From 4f01c559ff61f2512ae14bae0d86f4a11a1bef93 Mon Sep 17 00:00:00 2001
From: Mark Harris <783069+harrism@users.noreply.github.com>
Date: Wed, 8 May 2024 15:48:34 +1000
Subject: [PATCH] Refactor polymorphic allocator to use
 device_async_resource_ref (#1555)

Fixes #1540.
Fixes #1453 by removing unused `polymorphic_allocator::resource()`.

Authors:
  - Mark Harris (https://github.com/harrism)

Approvers:
  - Michael Schellenberger Costa (https://github.com/miscco)
  - Rong Ou (https://github.com/rongou)

URL: https://github.com/rapidsai/rmm/pull/1555
---
 .clang-format                                 |  1 +
 .gitignore                                    |  1 +
 .../rmm/mr/device/polymorphic_allocator.hpp   | 90 ++++++++++++++-----
 .../mr/device/polymorphic_allocator_tests.cpp | 13 +--
 4 files changed, 75 insertions(+), 30 deletions(-)
diff --git a/.clang-format b/.clang-format
index 35ebdbfae..951a549d0 100644
--- a/.clang-format
+++ b/.clang-format
@@ -46,6 +46,7 @@ BraceWrapping:
   SplitEmptyFunction: false
   SplitEmptyRecord: false
   SplitEmptyNamespace: false
+BreakAfterAttributes: Leave
 BreakAfterJavaFieldAnnotations: false
 BreakBeforeBinaryOperators: None
 BreakBeforeBraces: WebKit
diff --git a/.gitignore b/.gitignore
index f4993502b..2d0b150e1 100644
--- a/.gitignore
+++ b/.gitignore
@@ -21,6 +21,7 @@ dist/
 rmm.egg-info/
 python/build
 python/*/build
+python/rmm/docs/_build
 python/rmm/**/_lib/**/*.cpp
 !python/rmm/_lib/_torch_allocator.cpp
 python/rmm/**/_lib/**/*.h
diff --git a/include/rmm/mr/device/polymorphic_allocator.hpp b/include/rmm/mr/device/polymorphic_allocator.hpp
index e2fb4b0cf..0b63b4691 100644
--- a/include/rmm/mr/device/polymorphic_allocator.hpp
+++ b/include/rmm/mr/device/polymorphic_allocator.hpp
@@ -1,5 +1,5 @@
 /*
- * Copyright (c) 2020-2021, NVIDIA CORPORATION.

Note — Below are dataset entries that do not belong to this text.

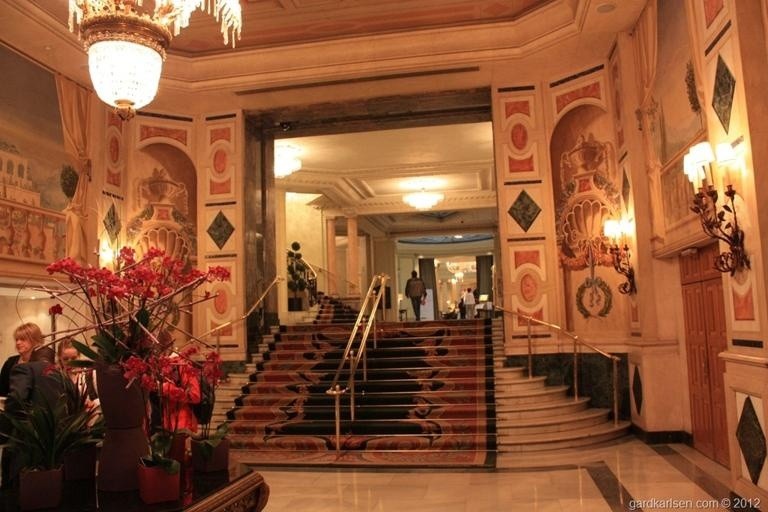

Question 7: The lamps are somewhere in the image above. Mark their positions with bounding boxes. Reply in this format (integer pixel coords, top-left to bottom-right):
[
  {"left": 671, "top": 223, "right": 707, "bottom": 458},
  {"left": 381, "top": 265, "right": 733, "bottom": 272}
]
[
  {"left": 683, "top": 140, "right": 752, "bottom": 276},
  {"left": 68, "top": 0, "right": 243, "bottom": 122},
  {"left": 401, "top": 188, "right": 444, "bottom": 212},
  {"left": 273, "top": 139, "right": 304, "bottom": 180},
  {"left": 603, "top": 219, "right": 637, "bottom": 297}
]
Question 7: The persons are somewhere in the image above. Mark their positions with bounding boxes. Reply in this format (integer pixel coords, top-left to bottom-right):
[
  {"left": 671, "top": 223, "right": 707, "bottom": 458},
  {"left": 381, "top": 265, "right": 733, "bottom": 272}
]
[
  {"left": 459, "top": 287, "right": 479, "bottom": 319},
  {"left": 146, "top": 329, "right": 201, "bottom": 433},
  {"left": 0, "top": 322, "right": 105, "bottom": 443},
  {"left": 406, "top": 271, "right": 427, "bottom": 321}
]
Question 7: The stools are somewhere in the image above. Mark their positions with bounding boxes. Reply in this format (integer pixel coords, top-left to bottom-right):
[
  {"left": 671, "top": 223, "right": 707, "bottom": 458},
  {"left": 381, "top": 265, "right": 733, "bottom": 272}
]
[{"left": 399, "top": 309, "right": 407, "bottom": 322}]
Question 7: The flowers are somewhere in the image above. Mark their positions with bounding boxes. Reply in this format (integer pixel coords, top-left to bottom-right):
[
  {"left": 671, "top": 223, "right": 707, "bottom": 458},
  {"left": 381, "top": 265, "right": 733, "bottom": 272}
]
[{"left": 42, "top": 245, "right": 230, "bottom": 435}]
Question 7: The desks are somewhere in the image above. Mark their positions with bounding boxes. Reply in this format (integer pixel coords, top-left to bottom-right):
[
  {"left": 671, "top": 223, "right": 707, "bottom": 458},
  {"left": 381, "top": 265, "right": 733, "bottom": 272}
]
[{"left": 474, "top": 302, "right": 493, "bottom": 320}]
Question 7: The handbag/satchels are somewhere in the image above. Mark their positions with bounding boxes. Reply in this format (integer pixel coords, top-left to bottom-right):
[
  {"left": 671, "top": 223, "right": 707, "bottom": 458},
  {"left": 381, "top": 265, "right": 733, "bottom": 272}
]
[{"left": 189, "top": 379, "right": 214, "bottom": 423}]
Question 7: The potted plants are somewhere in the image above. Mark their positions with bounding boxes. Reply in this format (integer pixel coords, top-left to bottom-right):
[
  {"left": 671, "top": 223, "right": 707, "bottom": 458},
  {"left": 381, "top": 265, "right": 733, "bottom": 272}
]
[
  {"left": 65, "top": 302, "right": 149, "bottom": 428},
  {"left": 2, "top": 372, "right": 107, "bottom": 511},
  {"left": 193, "top": 423, "right": 231, "bottom": 475},
  {"left": 148, "top": 419, "right": 198, "bottom": 465},
  {"left": 138, "top": 446, "right": 184, "bottom": 505}
]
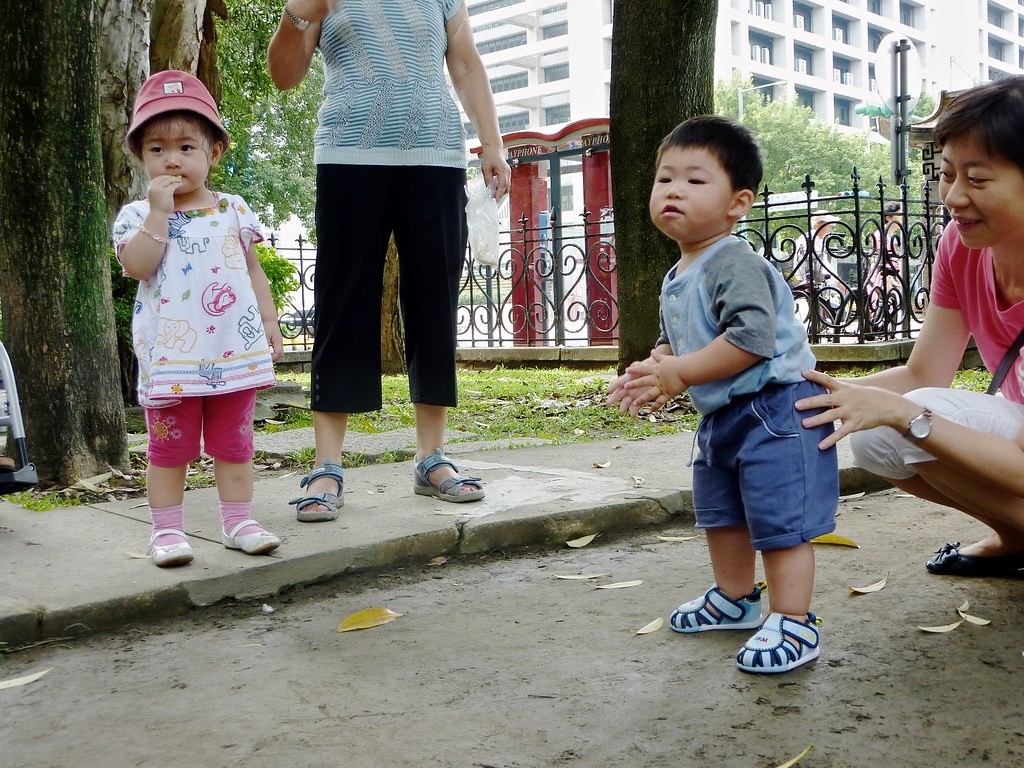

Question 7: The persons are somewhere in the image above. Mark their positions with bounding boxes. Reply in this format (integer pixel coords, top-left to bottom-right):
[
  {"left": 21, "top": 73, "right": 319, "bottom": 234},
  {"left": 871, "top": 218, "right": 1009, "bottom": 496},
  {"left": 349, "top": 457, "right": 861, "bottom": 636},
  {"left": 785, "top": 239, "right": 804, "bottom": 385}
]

+ * Copyright (c) 2020-2024, NVIDIA CORPORATION.
  *
  * Licensed under the Apache License, Version 2.0 (the "License");
  * you may not use this file except in compliance with the License.
@@ -17,7 +17,6 @@
 #pragma once
 
 #include <rmm/cuda_stream_view.hpp>
-#include <rmm/mr/device/device_memory_resource.hpp>
 #include <rmm/mr/device/per_device_resource.hpp>
 #include <rmm/resource_ref.hpp>
 
@@ -26,7 +25,11 @@
 #include <type_traits>
 
 namespace rmm::mr {
-
+/**
+ * @addtogroup device_memory_resources
+ * @{
+ * @file
+ */
 /**
  * @brief A stream ordered Allocator using a `rmm::mr::device_memory_resource` to satisfy
  * (de)allocations.
@@ -55,21 +58,21 @@ class polymorphic_allocator {
   /**
    * @brief Construct a `polymorphic_allocator` using the provided memory resource.
    *
-   * This constructor provides an implicit conversion from `memory_resource*`.

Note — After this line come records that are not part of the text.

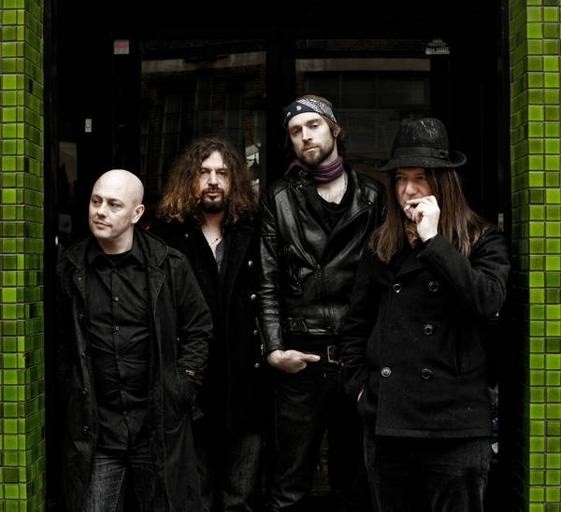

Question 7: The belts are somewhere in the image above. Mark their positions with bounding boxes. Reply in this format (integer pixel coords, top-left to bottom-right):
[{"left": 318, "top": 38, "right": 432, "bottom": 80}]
[{"left": 324, "top": 344, "right": 343, "bottom": 365}]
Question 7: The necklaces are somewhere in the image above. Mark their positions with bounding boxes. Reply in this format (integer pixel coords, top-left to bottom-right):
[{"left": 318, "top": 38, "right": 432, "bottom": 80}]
[{"left": 209, "top": 236, "right": 222, "bottom": 246}]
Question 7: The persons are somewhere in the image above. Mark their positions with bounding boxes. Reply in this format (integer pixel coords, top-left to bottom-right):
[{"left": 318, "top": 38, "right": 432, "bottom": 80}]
[
  {"left": 333, "top": 118, "right": 513, "bottom": 512},
  {"left": 44, "top": 167, "right": 214, "bottom": 512},
  {"left": 150, "top": 135, "right": 260, "bottom": 509},
  {"left": 242, "top": 95, "right": 386, "bottom": 512}
]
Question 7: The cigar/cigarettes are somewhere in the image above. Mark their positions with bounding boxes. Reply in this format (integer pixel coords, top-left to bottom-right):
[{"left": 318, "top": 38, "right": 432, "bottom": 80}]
[{"left": 403, "top": 204, "right": 411, "bottom": 211}]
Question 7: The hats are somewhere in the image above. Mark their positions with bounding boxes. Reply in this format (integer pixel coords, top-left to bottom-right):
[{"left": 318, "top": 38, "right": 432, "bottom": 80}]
[{"left": 375, "top": 117, "right": 466, "bottom": 174}]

+   * This constructor provides an implicit conversion from `device_async_resource_ref`.
    *
-   * @param mr The `device_memory_resource` to use as the underlying resource.

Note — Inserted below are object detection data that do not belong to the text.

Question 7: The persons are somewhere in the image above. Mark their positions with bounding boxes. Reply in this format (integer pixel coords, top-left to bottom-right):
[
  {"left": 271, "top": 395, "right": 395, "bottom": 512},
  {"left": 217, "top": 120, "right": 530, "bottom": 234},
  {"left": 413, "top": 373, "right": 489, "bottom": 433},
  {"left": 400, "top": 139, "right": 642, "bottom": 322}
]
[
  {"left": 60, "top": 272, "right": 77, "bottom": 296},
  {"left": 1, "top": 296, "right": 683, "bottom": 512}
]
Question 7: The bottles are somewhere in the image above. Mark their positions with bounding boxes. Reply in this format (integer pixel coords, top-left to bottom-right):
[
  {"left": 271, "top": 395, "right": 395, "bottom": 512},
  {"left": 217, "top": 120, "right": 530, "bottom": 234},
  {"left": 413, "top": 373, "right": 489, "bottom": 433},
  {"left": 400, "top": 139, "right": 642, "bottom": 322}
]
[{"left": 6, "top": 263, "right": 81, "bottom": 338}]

+   * @param mr The upstream memory resource to use for allocation.
    */
-  polymorphic_allocator(device_memory_resource* mr) : mr_{mr} {}
+  polymorphic_allocator(device_async_resource_ref mr) : mr_{mr} {}
 
   /**
-   * @brief Construct a `polymorphic_allocator` using `other.resource()` as the underlying memory
-   * resource.
+   * @brief Construct a `polymorphic_allocator` using the underlying memory resource of `other`.
    *
-   * @param other The `polymorphic_resource` whose `resource()` will be used as the underlying
+   * @param other The `polymorphic_allocator` whose memory resource will be used as the underlying
    * resource of the new `polymorphic_allocator`.
    */
   template <typename U>
-  polymorphic_allocator(polymorphic_allocator<U> const& other) noexcept : mr_{other.resource()}
+  polymorphic_allocator(polymorphic_allocator<U> const& other) noexcept
+    : mr_{other.get_upstream_resource()}
   {
   }
 
@@ -82,14 +85,15 @@ class polymorphic_allocator {
    */
   value_type* allocate(std::size_t num, cuda_stream_view stream)
   {
-    return static_cast<value_type*>(resource()->allocate(num * sizeof(T), stream));
+    return static_cast<value_type*>(
+      get_upstream_resource().allocate_async(num * sizeof(T), stream));
   }
 
   /**
    * @brief Deallocates storage pointed to by `ptr`.
    *
-   * `ptr` must have been allocated from a `rmm::mr::device_memory_resource` `r` that compares equal
-   * to `*resource()` using `r.allocate(n * sizeof(T))`.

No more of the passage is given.